━━━ TASK DATA
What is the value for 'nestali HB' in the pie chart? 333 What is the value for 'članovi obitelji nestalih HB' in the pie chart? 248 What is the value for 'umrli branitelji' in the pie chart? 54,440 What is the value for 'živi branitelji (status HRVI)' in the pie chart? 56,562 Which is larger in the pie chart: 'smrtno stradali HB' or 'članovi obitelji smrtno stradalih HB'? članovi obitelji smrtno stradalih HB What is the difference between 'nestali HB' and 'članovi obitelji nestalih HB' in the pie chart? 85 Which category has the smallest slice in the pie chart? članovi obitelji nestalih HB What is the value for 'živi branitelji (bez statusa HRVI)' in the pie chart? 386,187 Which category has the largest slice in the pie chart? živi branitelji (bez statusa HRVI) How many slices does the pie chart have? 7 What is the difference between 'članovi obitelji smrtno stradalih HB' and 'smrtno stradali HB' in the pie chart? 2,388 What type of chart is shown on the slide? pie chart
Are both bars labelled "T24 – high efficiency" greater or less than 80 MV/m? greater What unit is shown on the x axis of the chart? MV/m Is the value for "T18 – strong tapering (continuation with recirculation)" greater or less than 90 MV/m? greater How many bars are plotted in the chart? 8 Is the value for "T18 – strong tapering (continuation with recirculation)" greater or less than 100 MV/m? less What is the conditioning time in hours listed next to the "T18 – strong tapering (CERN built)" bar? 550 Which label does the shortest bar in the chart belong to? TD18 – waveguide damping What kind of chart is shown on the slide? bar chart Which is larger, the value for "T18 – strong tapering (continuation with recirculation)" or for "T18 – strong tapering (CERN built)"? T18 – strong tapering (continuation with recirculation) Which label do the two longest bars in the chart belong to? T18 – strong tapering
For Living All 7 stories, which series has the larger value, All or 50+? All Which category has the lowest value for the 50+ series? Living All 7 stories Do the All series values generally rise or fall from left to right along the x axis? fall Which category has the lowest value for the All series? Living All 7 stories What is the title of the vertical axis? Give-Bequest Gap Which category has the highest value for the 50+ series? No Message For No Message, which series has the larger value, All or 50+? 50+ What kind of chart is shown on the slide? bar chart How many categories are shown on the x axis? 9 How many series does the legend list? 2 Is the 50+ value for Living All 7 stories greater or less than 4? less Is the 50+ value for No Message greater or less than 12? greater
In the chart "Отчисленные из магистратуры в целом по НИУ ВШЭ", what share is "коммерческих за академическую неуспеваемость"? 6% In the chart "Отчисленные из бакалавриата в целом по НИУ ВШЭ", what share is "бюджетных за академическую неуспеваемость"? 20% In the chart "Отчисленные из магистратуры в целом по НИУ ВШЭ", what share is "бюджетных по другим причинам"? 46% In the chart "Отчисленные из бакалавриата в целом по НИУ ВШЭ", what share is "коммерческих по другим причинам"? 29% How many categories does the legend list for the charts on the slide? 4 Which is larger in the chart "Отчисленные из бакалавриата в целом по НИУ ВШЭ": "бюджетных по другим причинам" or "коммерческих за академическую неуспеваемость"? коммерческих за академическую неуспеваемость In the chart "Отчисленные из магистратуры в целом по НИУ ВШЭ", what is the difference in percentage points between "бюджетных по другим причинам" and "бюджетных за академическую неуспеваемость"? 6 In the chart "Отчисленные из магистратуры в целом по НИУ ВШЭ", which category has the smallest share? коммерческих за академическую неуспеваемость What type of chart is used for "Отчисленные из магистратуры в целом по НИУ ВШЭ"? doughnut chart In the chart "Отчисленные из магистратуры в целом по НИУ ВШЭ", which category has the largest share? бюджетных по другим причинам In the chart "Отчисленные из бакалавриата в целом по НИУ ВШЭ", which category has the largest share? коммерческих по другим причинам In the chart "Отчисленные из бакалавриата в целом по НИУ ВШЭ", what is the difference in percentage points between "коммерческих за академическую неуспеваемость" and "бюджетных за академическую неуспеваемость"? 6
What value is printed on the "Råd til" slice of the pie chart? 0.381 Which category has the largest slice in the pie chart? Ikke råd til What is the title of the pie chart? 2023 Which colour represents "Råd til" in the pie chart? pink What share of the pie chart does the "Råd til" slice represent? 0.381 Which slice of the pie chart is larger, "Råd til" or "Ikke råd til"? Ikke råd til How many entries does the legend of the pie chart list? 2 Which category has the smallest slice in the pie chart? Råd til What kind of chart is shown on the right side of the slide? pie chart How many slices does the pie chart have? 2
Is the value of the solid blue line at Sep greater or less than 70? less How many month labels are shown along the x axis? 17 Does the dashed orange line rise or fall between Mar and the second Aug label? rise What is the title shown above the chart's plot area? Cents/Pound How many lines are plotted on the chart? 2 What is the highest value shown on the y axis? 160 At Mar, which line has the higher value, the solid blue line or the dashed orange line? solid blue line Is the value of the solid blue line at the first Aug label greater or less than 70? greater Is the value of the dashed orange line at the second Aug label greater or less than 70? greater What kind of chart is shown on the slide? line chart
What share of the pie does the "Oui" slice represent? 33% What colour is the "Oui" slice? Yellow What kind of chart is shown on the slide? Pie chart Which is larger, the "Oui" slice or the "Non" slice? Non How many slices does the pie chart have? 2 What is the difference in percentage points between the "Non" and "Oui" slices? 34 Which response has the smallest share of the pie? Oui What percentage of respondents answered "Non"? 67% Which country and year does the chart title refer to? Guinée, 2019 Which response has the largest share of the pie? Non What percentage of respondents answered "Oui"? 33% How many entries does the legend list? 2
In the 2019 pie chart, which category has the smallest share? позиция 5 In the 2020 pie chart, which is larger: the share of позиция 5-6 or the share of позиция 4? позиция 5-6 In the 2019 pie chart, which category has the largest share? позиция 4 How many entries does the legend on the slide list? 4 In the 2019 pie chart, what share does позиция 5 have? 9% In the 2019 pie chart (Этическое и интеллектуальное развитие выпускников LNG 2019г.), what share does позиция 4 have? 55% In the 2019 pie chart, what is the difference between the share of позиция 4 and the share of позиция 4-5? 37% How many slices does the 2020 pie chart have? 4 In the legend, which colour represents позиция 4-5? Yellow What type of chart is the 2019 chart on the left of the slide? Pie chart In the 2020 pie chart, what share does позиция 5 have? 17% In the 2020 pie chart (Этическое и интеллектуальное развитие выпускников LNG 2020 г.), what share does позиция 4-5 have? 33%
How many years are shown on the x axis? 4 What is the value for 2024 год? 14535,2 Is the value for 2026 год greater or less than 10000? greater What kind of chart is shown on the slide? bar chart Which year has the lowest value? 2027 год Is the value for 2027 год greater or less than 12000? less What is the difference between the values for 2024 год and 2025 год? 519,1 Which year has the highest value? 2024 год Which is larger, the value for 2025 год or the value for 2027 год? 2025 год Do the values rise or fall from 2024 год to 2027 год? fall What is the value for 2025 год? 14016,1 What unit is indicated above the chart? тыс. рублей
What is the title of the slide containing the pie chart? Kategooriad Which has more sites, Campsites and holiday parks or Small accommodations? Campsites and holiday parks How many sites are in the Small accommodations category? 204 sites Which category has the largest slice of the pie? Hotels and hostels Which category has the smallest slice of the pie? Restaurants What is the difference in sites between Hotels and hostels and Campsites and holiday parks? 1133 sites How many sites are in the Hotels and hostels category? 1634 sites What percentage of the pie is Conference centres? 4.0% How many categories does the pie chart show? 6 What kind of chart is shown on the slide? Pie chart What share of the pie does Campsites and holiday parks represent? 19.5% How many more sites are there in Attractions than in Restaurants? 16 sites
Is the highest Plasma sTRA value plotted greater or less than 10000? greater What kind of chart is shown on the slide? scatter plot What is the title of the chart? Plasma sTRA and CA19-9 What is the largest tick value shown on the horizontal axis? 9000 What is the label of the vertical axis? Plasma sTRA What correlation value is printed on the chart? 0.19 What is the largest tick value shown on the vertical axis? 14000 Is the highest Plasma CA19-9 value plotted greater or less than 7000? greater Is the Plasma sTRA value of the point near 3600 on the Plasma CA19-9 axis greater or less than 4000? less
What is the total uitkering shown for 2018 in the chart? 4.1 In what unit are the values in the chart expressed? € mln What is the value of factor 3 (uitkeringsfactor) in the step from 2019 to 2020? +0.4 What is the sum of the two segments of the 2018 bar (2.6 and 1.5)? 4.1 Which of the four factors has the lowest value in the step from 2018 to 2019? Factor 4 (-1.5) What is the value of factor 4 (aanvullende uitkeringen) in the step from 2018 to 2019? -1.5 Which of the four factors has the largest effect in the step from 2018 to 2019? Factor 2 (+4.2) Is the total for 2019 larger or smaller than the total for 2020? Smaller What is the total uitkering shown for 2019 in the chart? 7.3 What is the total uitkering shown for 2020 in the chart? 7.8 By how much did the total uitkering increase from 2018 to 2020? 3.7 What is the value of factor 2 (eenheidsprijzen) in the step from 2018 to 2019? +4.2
━━━━━━
ASSIGNMENT.
Could you gather every line in the entries above that contains the string "belong" and copy each of those lines in full?

YOUR SOLUTION.
Are both bars labelled "T24 – high efficiency" greater or less than 80 MV/m? greater What unit is shown on the x axis of the chart? MV/m Is the value for "T18 – strong tapering (continuation with recirculation)" greater or less than 90 MV/m? greater How many bars are plotted in the chart? 8 Is the value for "T18 – strong tapering (continuation with recirculation)" greater or less than 100 MV/m? less What is the conditioning time in hours listed next to the "T18 – strong tapering (CERN built)" bar? 550 Which label does the shortest bar in the chart belong to? TD18 – waveguide damping What kind of chart is shown on the slide? bar chart Which is larger, the value for "T18 – strong tapering (continuation with recirculation)" or for "T18 – strong tapering (CERN built)"? T18 – strong tapering (continuation with recirculation) Which label do the two longest bars in the chart belong to? T18 – strong tapering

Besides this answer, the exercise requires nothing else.